I’m always curious about what the aviation world is doing to improve the health of our flying community.
A few years ago I was doing a research project on how the aviation industry is building safety, which included looking at how many of the things we take for granted, like seatbelts, are actually necessary. Turns out this isn’t always the case. A pilot’s health is an important piece of information when it comes to a safety plan, but not necessarily in a good way.
One of the major problems with aviation is that the airlines and manufacturers don’t always make it clear to pilots how important it is to them. For example, one of the more frequent aircraft crashes we see is the crash of an airliner called U.S. AirAsia Flight 8501. In this crash a Boeing 767-300 (it was still in the 767 when the plane was disintegrating) made a crash landing in a busy airport.
The good news is that the aircraft was able to land safely. The bad news is that there is a hole in the fuselage that was supposed to be sealed by the pilot. This means that the fuselage and tail section of the plane can potentially fall out of the airplane and into the ground. Of course, if the fuselage and the tail section falls out before the airplane has completely recovered, that can cause a very serious accident.

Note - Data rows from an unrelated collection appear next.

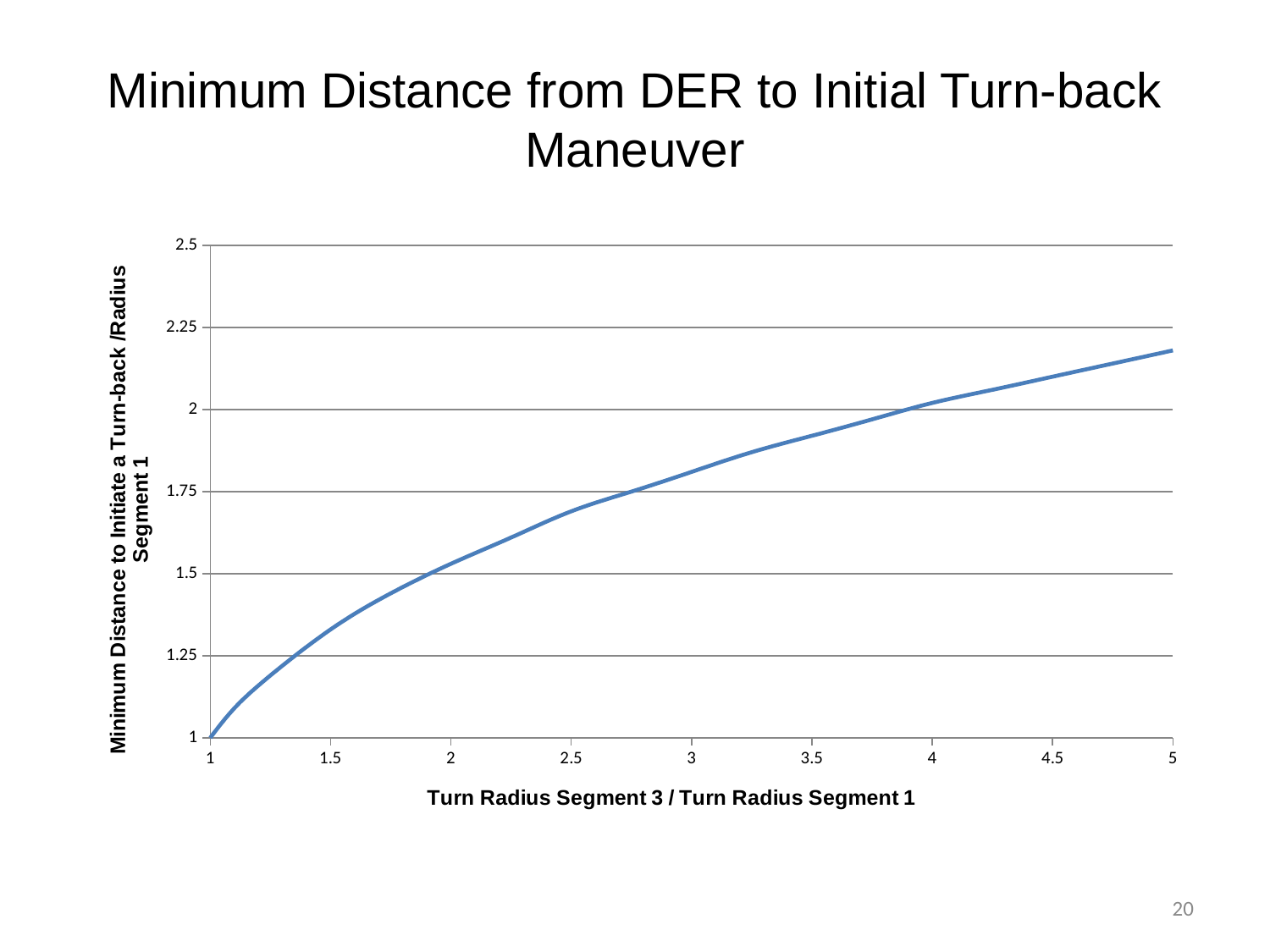
What is the title of the x axis? Turn Radius Segment 3 / Turn Radius Segment 1 Is the value at Turn Radius Segment 3 / Turn Radius Segment 1 = 1.5 greater or less than 1.5? less What kind of chart is shown on the slide? line chart Is the value at Turn Radius Segment 3 / Turn Radius Segment 1 = 3 greater or less than 1.75? greater Is the value at Turn Radius Segment 3 / Turn Radius Segment 1 = 3.5 greater or less than 2? less Which is larger: the value at Turn Radius Segment 3 / Turn Radius Segment 1 = 2 or at = 4? at 4 Does the plotted value rise or fall as Turn Radius Segment 3 / Turn Radius Segment 1 increases from 1 to 5? rise What is the value of Minimum Distance to Initiate a Turn-back / Radius Segment 1 when Turn Radius Segment 3 / Turn Radius Segment 1 is 1? 1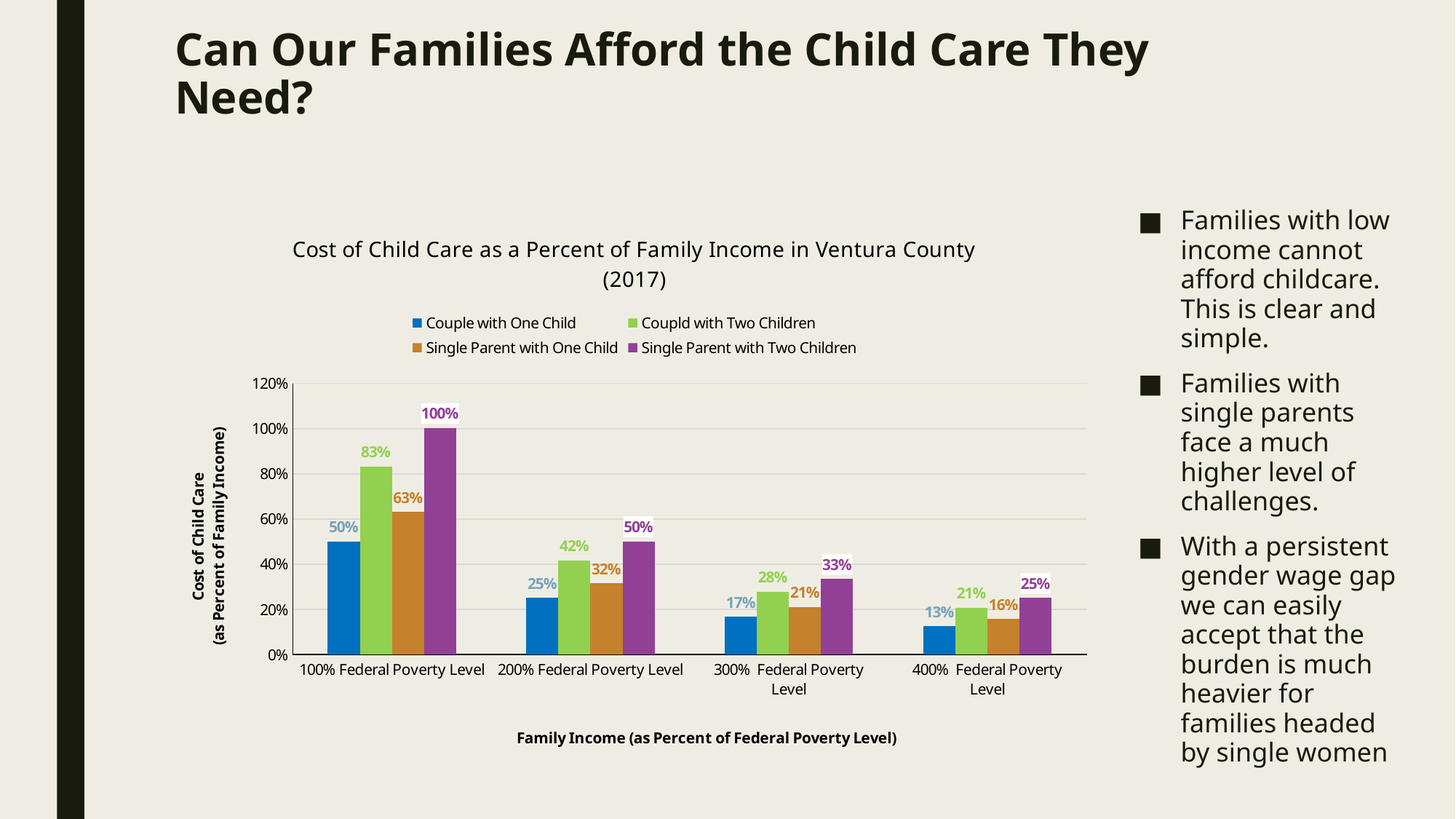
Is the value for Single Parent with One Child at 100% Federal Poverty Level greater or less than 60%? greater Do the values for Couple with One Child rise or fall as the Federal Poverty Level increases from 100% to 400%? Fall What is the value for Single Parent with One Child at 300% Federal Poverty Level? 21% Which series has the lowest value at 100% Federal Poverty Level? Couple with One Child What is the value for Single Parent with Two Children at 100% Federal Poverty Level? 100% Which series has the highest value at 400% Federal Poverty Level? Single Parent with Two Children What is the value for Couple with One Child at 200% Federal Poverty Level? 25% What is the difference between Coupld with Two Children and Couple with One Child at 100% Federal Poverty Level? 33% Which is larger at 200% Federal Poverty Level: Coupld with Two Children or Single Parent with One Child? Coupld with Two Children How many Federal Poverty Level categories are shown on the x axis? 4 How many series does the legend list? 4 What kind of chart is shown on the slide? Bar chart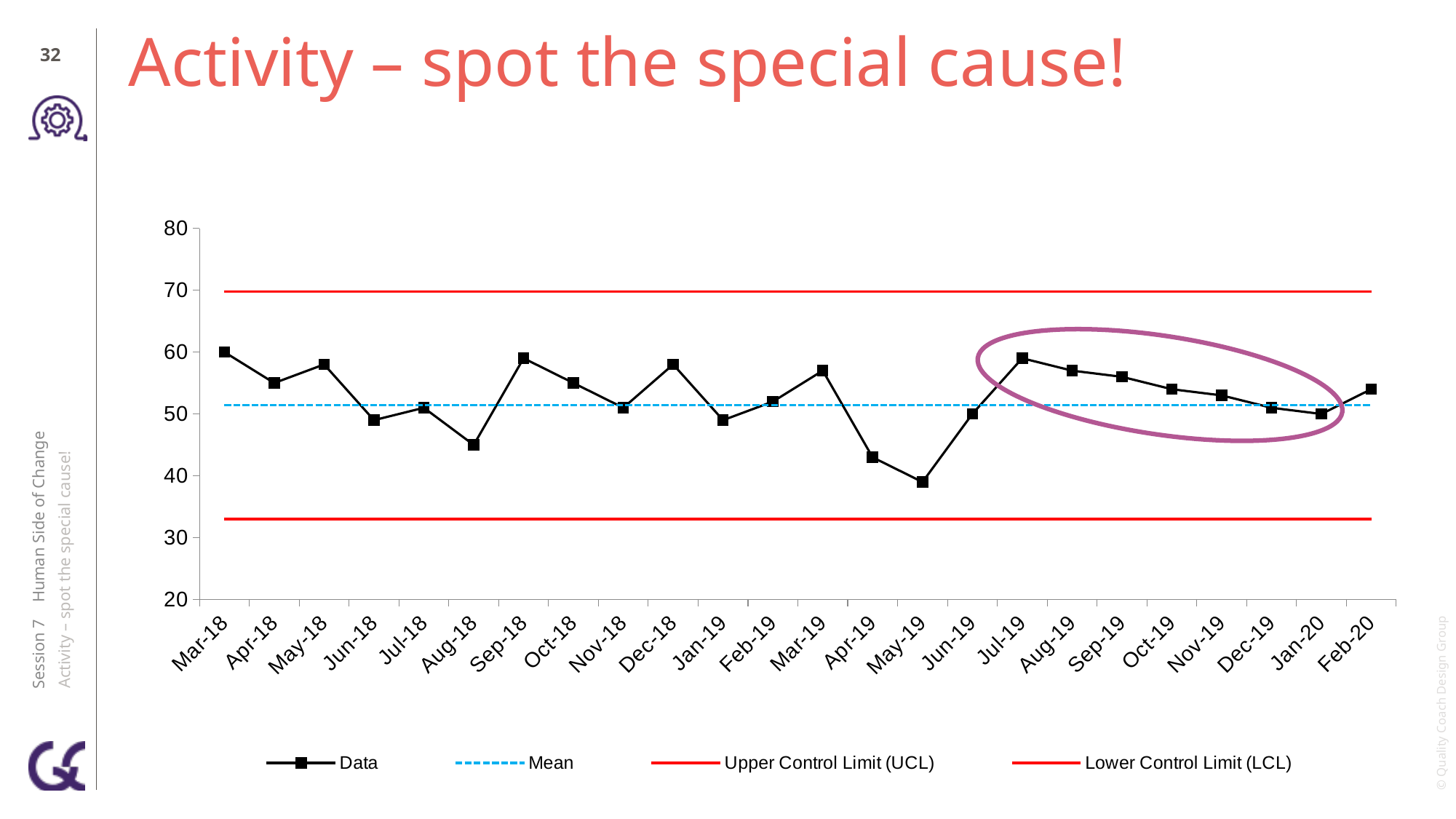
Is the Data value for Mar-19 greater or less than 50? greater Which has the larger Data value, Mar-18 or May-19? Mar-18 How many series does the legend list? 4 Is the Data value for Sep-18 greater or less than 50? greater Is the Data value for Aug-18 greater or less than 50? less How many monthly data points are plotted along the x axis? 24 What kind of chart is shown on the slide? Line chart What colour are the Upper Control Limit (UCL) and Lower Control Limit (LCL) lines? Red Which month has the lowest Data value? May-19 Between Jul-19 and Jan-20, do the Data values rise or fall? fall What is the title of the slide containing the chart? Activity – spot the special cause!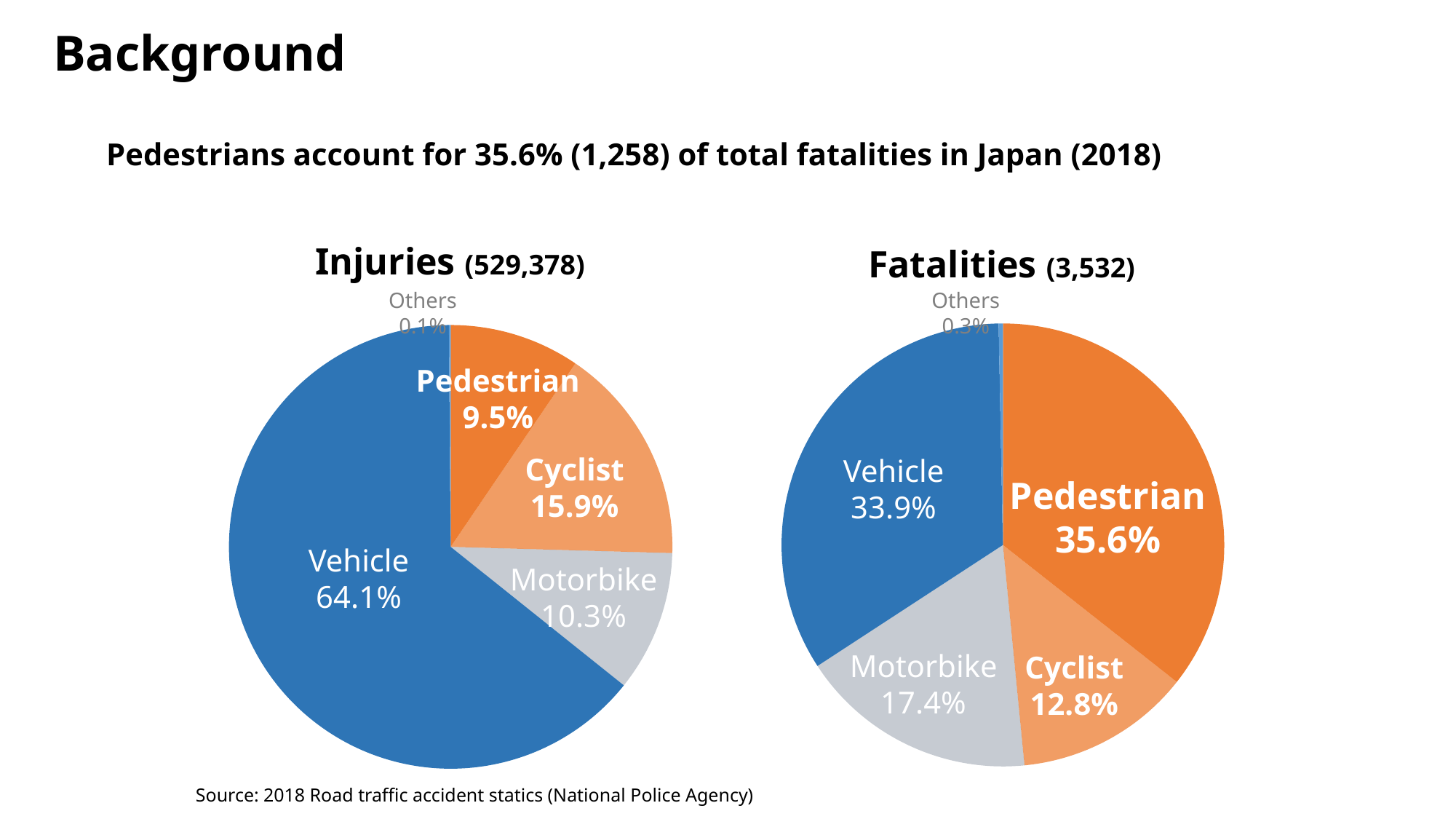
What total number of fatalities is shown in the title of the Fatalities chart? 3,532 In the Injuries pie chart, what is the share for Others? 0.1% In the Fatalities pie chart, which category has the largest share? Pedestrian In the Injuries pie chart, which is larger: the Cyclist share or the Motorbike share? Cyclist In the Fatalities pie chart, what is the difference between the Pedestrian share and the Vehicle share? 1.7% In the Injuries pie chart, what share do Vehicles account for? 64.1% In the Injuries pie chart, which category has the smallest share? Others In the Injuries pie chart, what is the share for Cyclists? 15.9% In the Fatalities pie chart, what share do Pedestrians account for? 35.6% In the Fatalities pie chart, what is the share for Motorbikes? 17.4% What type of chart is used for Injuries? Pie chart How many categories are shown in the Fatalities pie chart? 5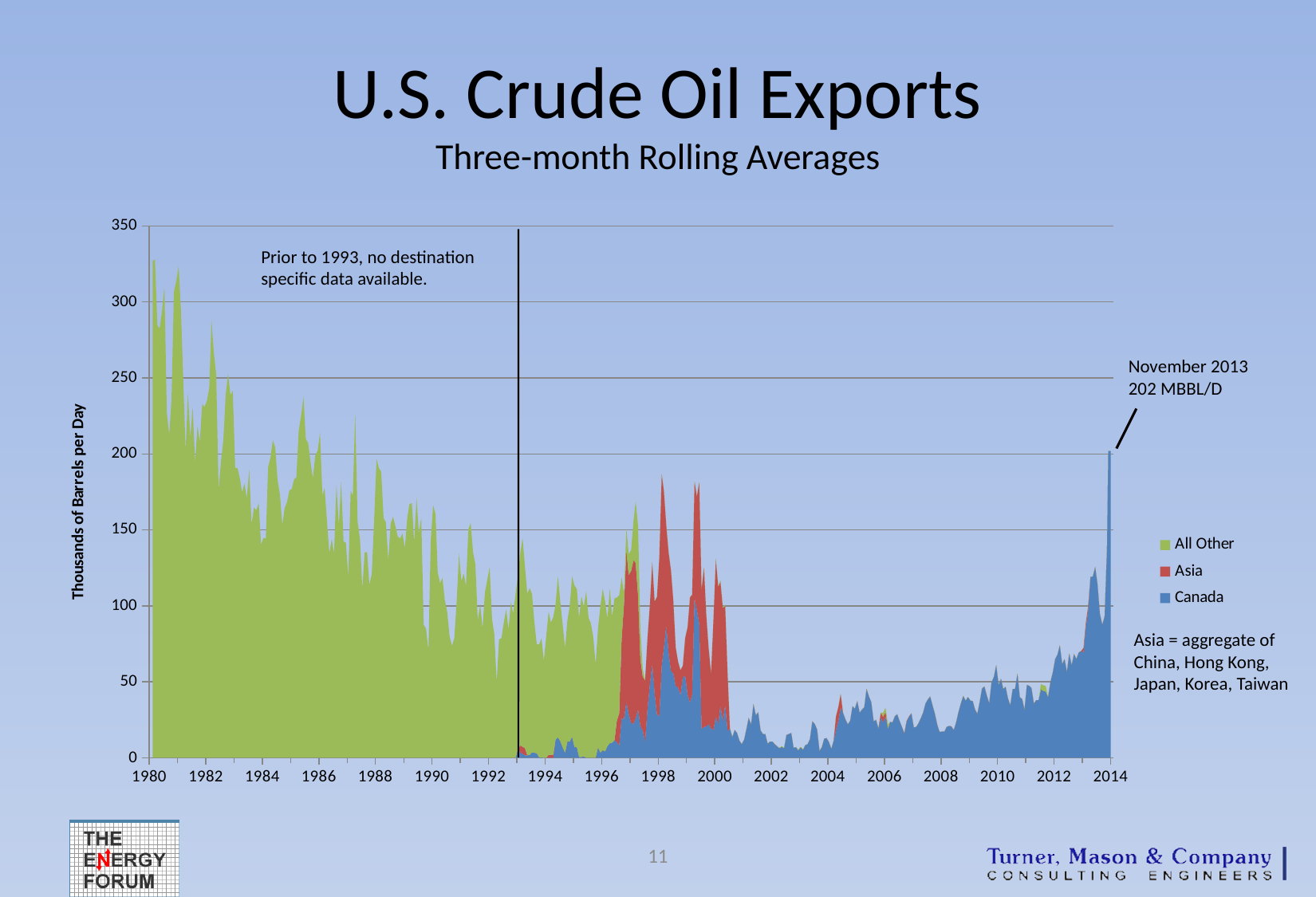
Is the total value in 2003 greater or less than 50? less Is the peak value in 1998 greater or less than 150? greater What are the three series listed in the legend? All Other, Asia, Canada Do the values generally rise or fall from 1980 to 1992? fall What is the title of the chart on the slide? U.S. Crude Oil Exports Do the values generally rise or fall from 2010 to 2014? rise What kind of chart is shown on the slide? Area chart Which series accounts for nearly all exports from 2002 to 2014? Canada How many series does the legend list? 3 What value is annotated for November 2013? 202 MBBL/D Is the value at the start of 1980 greater or less than 300? greater Which is larger in 1980: the value for All Other or the value for Canada? All Other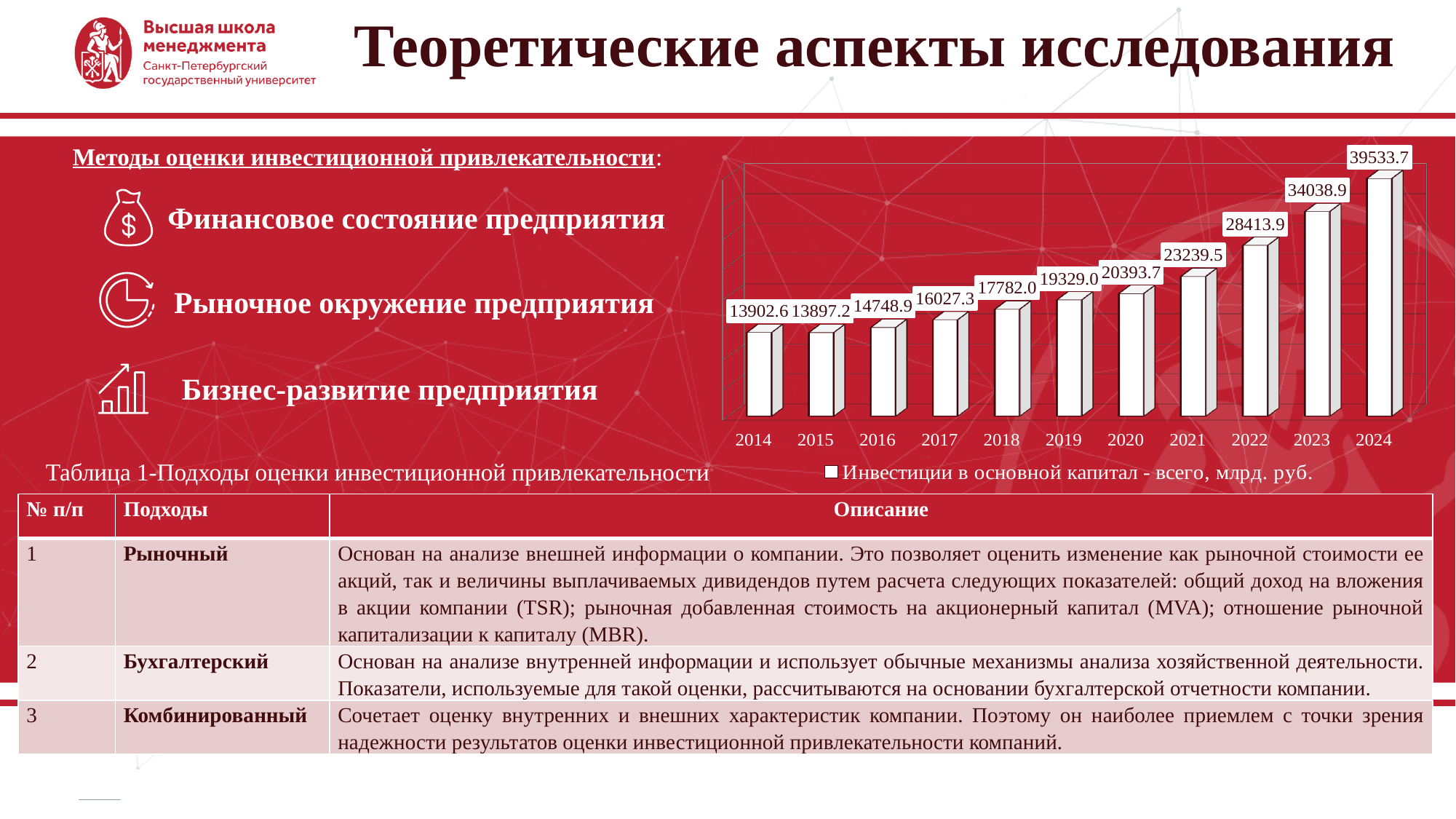
What is the value for 2024 on the chart? 39533.7 What is the difference between the values for 2024 and 2023? 5494.8 How many years are shown on the x axis of the chart? 11 Which is larger, the value for 2020 or the value for 2021? 2021 What is the legend entry of the chart? Инвестиции в основной капитал - всего, млрд. руб. What is the difference between the values for 2022 and 2021? 5174.4 What is the value for 2018 on the chart? 17782.0 What kind of chart is shown on the slide? bar chart Which year has the lowest value on the chart? 2015 Which year has the highest value on the chart? 2024 How many series does the chart legend list? 1 What is the value for 2014 on the chart? 13902.6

But the good news is that the fuselage and the tail section of the plane can potentially fall out of the airplane and into the ground. Of course, if the fuselage and the tail section falls out before the airplane has completely recovered, that can cause a very serious accident.
In the old days of airliners, if the fuselage and the tail section of the airplane falls out before the airplane had completely recovered, it might not be recoverable. It was very common for airplanes to have to be rebuilt or replaced with a new one every so often. This is because when the fuselage and the tail section of the airplane falls out before the airplane had completely recovered, it was very commonly found that the fuselage and the tail section would not be recoverable.
But things have changed. Today, structural health monitoring is a standard practice for aircraft designs and construction. This means that it is now possible for aircraft designers and manufacturers to check structural health of their airplanes at the factory, in the factory, in the field, and even on the ground before a plane is actually manufactured.
The process of checking and repairing a structural problem is called a structural health monitoring (SHM). When a problem is discovered during a routine structural inspection, the aircraft must be repaired immediately, which means that it must be replaced entirely. When the structural health of a particular part is checked, this gives the designer or manufacturer the ability to better understand the aircraft’s design.
There is also a second process of structural health monitoring, called structural health monitoring SHM2. This is when a problem is discovered during a routine structural inspection, but the problem is not discovered during the structural inspection. This is done to protect the aircraft manufacturer from having to replace a part that was not damaged in the inspection.